EXERCISE DESCRIPTION
One part of the entries below is wanted: the lines from the one containing "Clear Glass Hyacinth" through the one containing "number 12: minimalistic". Write those out exactly and nothing else.

DATA FOR THIS TASK
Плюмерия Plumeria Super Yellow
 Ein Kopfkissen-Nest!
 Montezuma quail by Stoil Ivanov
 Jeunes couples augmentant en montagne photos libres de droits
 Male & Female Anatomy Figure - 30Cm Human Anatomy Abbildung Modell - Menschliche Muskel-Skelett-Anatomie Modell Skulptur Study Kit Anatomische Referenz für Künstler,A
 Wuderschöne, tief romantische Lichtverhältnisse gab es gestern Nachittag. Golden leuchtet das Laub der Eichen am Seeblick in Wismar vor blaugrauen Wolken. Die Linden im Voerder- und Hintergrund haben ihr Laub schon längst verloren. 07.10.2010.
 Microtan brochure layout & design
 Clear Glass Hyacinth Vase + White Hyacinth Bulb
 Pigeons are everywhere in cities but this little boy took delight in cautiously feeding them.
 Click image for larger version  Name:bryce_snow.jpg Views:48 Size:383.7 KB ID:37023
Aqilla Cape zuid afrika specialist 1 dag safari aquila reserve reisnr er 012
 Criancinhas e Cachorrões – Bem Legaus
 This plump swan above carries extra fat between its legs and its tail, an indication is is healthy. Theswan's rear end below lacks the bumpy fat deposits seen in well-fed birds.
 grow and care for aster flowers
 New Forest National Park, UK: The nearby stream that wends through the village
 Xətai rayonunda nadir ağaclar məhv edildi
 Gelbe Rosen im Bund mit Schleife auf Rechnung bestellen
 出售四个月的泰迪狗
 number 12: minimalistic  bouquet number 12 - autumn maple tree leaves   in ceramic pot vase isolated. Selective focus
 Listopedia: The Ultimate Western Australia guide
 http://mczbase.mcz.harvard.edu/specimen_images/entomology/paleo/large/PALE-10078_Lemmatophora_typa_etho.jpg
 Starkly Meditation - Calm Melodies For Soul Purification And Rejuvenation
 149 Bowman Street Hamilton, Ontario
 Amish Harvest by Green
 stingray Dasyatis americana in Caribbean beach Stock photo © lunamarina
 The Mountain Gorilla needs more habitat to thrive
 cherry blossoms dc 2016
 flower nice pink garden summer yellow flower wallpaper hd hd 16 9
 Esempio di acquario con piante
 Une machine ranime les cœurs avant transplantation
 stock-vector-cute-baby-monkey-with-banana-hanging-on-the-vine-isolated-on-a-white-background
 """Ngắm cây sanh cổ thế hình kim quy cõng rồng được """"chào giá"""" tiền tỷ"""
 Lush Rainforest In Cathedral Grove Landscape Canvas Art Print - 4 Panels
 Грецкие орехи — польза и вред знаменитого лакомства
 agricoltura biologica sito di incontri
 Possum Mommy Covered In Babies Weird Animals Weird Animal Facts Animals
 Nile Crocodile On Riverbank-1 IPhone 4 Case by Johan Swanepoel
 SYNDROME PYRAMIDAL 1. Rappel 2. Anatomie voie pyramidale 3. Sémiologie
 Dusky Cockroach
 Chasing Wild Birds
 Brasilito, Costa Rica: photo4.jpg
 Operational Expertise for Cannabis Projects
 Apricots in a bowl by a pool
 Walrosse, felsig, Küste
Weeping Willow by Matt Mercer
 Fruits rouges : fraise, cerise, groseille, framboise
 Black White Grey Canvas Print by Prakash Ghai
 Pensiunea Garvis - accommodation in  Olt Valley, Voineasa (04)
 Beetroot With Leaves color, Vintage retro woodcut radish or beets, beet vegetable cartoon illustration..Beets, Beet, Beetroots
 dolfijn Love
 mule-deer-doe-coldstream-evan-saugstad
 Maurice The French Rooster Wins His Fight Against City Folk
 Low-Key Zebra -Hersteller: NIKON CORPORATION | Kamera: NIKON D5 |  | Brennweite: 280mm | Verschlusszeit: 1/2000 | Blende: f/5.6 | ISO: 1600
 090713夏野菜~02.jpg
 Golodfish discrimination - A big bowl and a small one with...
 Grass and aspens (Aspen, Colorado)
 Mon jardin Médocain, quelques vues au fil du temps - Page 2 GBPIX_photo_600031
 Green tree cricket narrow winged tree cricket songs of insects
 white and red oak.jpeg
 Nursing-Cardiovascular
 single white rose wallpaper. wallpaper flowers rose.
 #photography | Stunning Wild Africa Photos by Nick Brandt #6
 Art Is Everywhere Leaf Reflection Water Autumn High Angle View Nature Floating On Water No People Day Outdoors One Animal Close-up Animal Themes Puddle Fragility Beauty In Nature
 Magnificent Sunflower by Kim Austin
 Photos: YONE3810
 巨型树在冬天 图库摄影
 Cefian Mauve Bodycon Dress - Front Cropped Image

EXERCISE RESPONSE
 Clear Glass Hyacinth Vase + White Hyacinth Bulb
 Pigeons are everywhere in cities but this little boy took delight in cautiously feeding them.
 Click image for larger version  Name:bryce_snow.jpg Views:48 Size:383.7 KB ID:37023
Aqilla Cape zuid afrika specialist 1 dag safari aquila reserve reisnr er 012
 Criancinhas e Cachorrões – Bem Legaus
 This plump swan above carries extra fat between its legs and its tail, an indication is is healthy. Theswan's rear end below lacks the bumpy fat deposits seen in well-fed birds.
 grow and care for aster flowers
 New Forest National Park, UK: The nearby stream that wends through the village
 Xətai rayonunda nadir ağaclar məhv edildi
 Gelbe Rosen im Bund mit Schleife auf Rechnung bestellen
 出售四个月的泰迪狗
 number 12: minimalistic  bouquet number 12 - autumn maple tree leaves   in ceramic pot vase isolated. Selective focus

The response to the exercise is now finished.